05 June 2011
the family you choose
"Friends are the family that chooses you."-Hopi Proverb
Swinging through New York before I move back here in September, and having the brilliant pleasure of seeing a very small number of the lovely and amazing people I am privileged to know. Because I'm doing a couple of things professionally-luckily, mostly with friends- I got to combine business with joy: always a gift.
(Am going to change all names here, as nobody asked to be written about.)
First and foremost, a shout out to my amazing pal Erik, a musician who has played with every legend from Dylan to Dave van Ronk, and is known as "the straight Cole Porter" for his ability to write witty yet heartwrenching songs. Every woman should be lucky enough to have an Erik in her life...he lets me sleep in his spare room, brings me delicious foodstuffs at the slightest indication of peckishness, and will pick up his guitar and play something astonishing in a casual way, to illustrate a conversational point. -Of course, I have to relinquish him occasionally to the giggling gaggles of ravishing chorusgirls who stop by and implore him to come tot Minetta Tavern...but such are the vissitudes of friendship. Hooray Erik!
Last night, I pulled on a killer red dress, that a friend custom made after I expressed an interest in wanting to look like Tippi Hedren in Hitchcock's "North By Northwest". (Tippi's outfits in "The Birds" were pretty great too, but who wants to deal with holes made by pecking?) Strode out into the NYC dusk. -It ain't easy to stride in 5 inch heels, so maybe "hobbled confidently" might be more accurate. Forgot that a (newly strawberry) blonde who is 6'3" in heels, attracts a bit of attention no matter WHAT she looks like, and wearing a fire engine red dress might have been a wee bit of a miscalculation. By the time I got to Union Square, I had had Cheesy 80's Song "Lady In Red" sung to me by bystanders, 14 times, a total that would rise precipitously and annoyingly by the end of the evening.

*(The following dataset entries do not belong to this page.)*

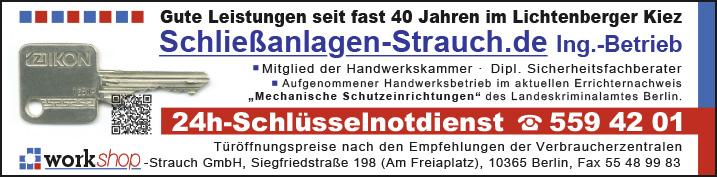Schlüsseldienst, Schlüsselservice Berlin Hohenschönhausen ...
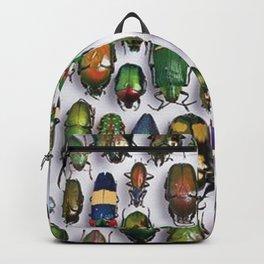 Critter Bugs Backpack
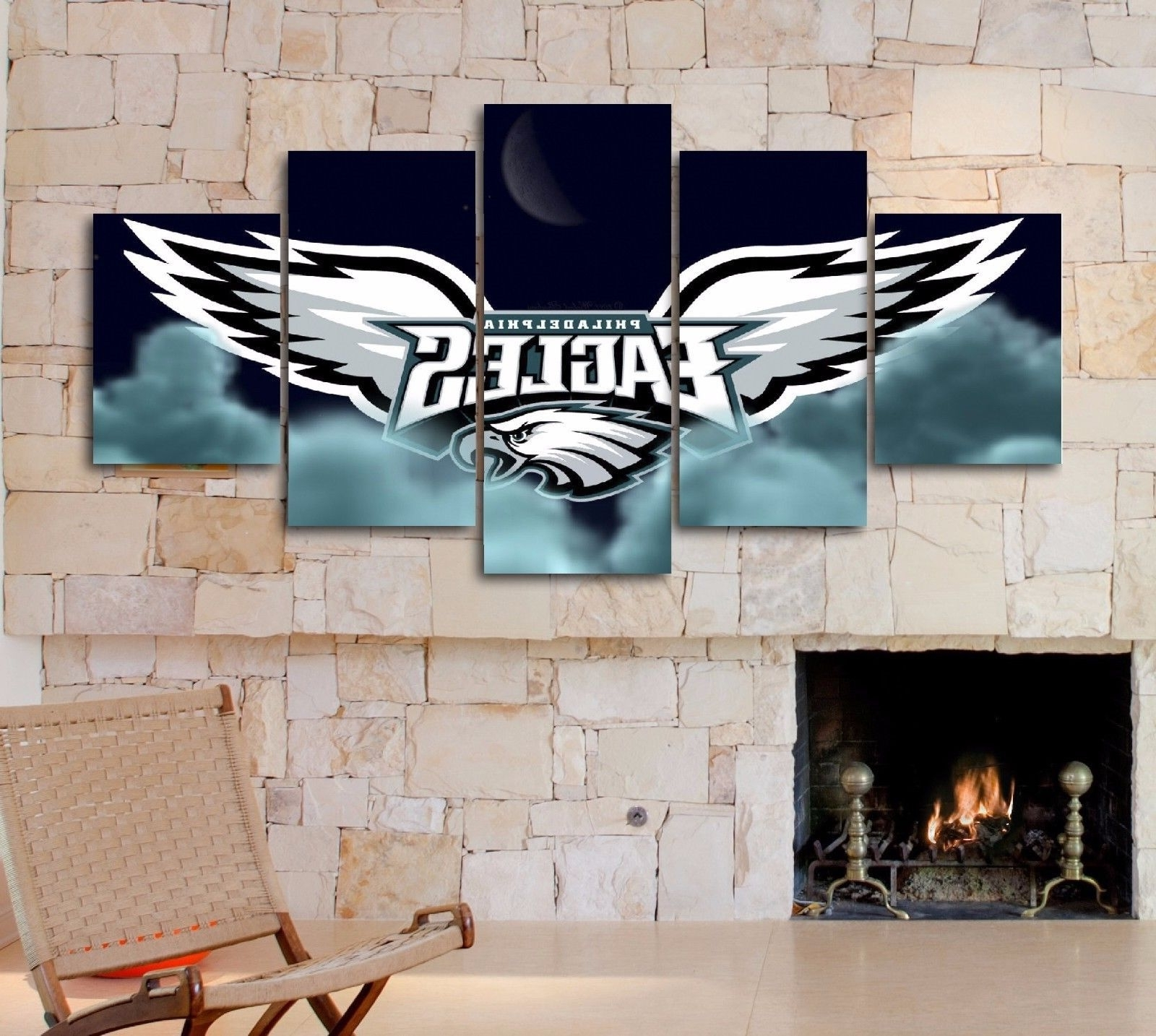 Most Popular Philadelphia Eagles Nfl Sport 5 Piece Canvas And 11 Similar Items In Nfl Wall Art (View 16 of 20)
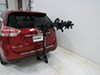 S63380 - Class 1,Class 2,Class 3 Swagman Hitch Bike Racks on 2015 Nissan Rogue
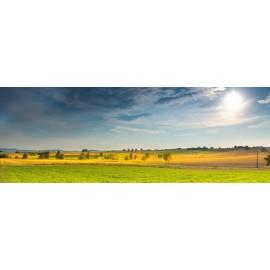 Fototapeta Krajobraz 280x100 cm FTE15 - klej gratis
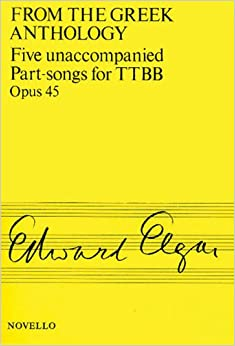 ~REPACK~ Five Unaccompanied Part-Songs For TTBB - Op. 45: From The Greek Anthology. Gunmetal TANDEM Europa Nikon Sistema Cougar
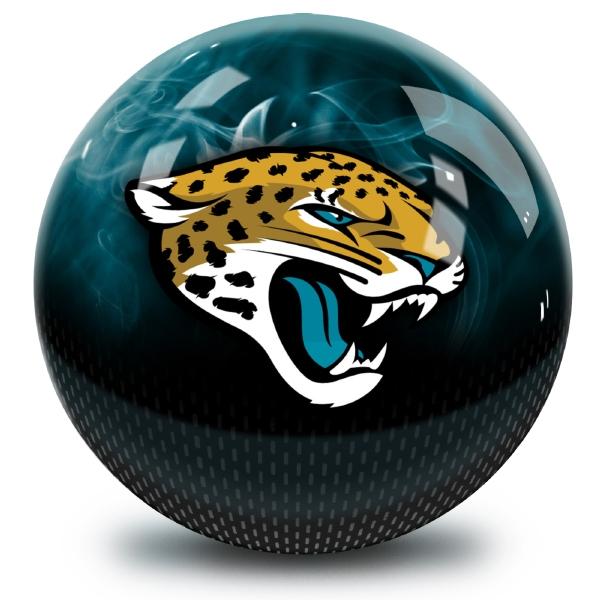 NFL On Fire Jacksonville Jaguars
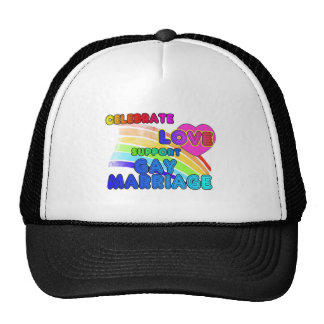 Celebrate Love-Support Gay Marriage Trucker Hat
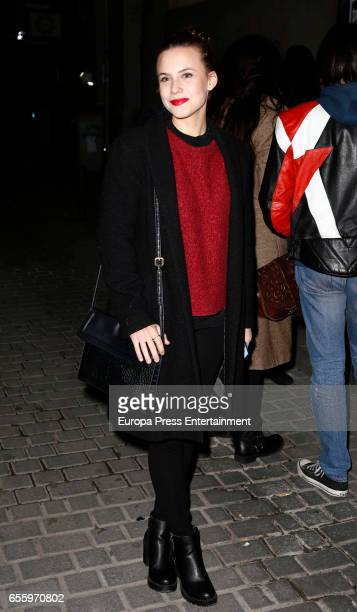 Aura Garrido attends 'El Amante' press night at Pavon Kamikaze Theatre on March 16 2017 in Madrid Spain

Swung by a dinner party with artist friends. Walked into a discussion consisting of many colorful threads, including what it was like for one couple to walk into a fabulous Hollywood party, only to discover that the main part of the party was taking place in The Nude Room. Ahem. Although both of these folks are physically beautiful, they also cling to the possibly oldfashioned idea that one shouldn't have to eat canapes wile naked, as the crumbs become a health hazard.-We also discussed the Medieval Fashion show at the Morgan, and how much we all want to own shoes that come to a 14 inch curly point at the end. Then our hostess brought out her two week old son, and we stared at him in a fascinated and hypnotized manner for 20 minutes, until he woke up and said "Quit it guys!" so we did.
Off to the the Regency hotel, to meet with a goddess friend who is in the same field I'm in....if you're going to pay 20 bucks per glass of champagne, it better be deductible.-As it turned out, we didn't have to pay at all., because we both are exuberant humans who talk while waving our hands around, so we spilled three glasses of champers and the management finally gave in and comped us. Gravity...it's not just a good idea, kids...it's the law!
And so home to write a few champagne inspired emails. After re-reading these in the cold light of a morning [that brought new meaning to the phrase "The Wrath Of Grapes"] , I realized that I will now have to change my name, move to Borneo, and live among the gentle natureloving indiginous people, who rather importantly, don't have access to the internet. So this might be my last entry for a while, except for ones that are written on bark and thrown into the ocean. Which sometimes take a little while to post.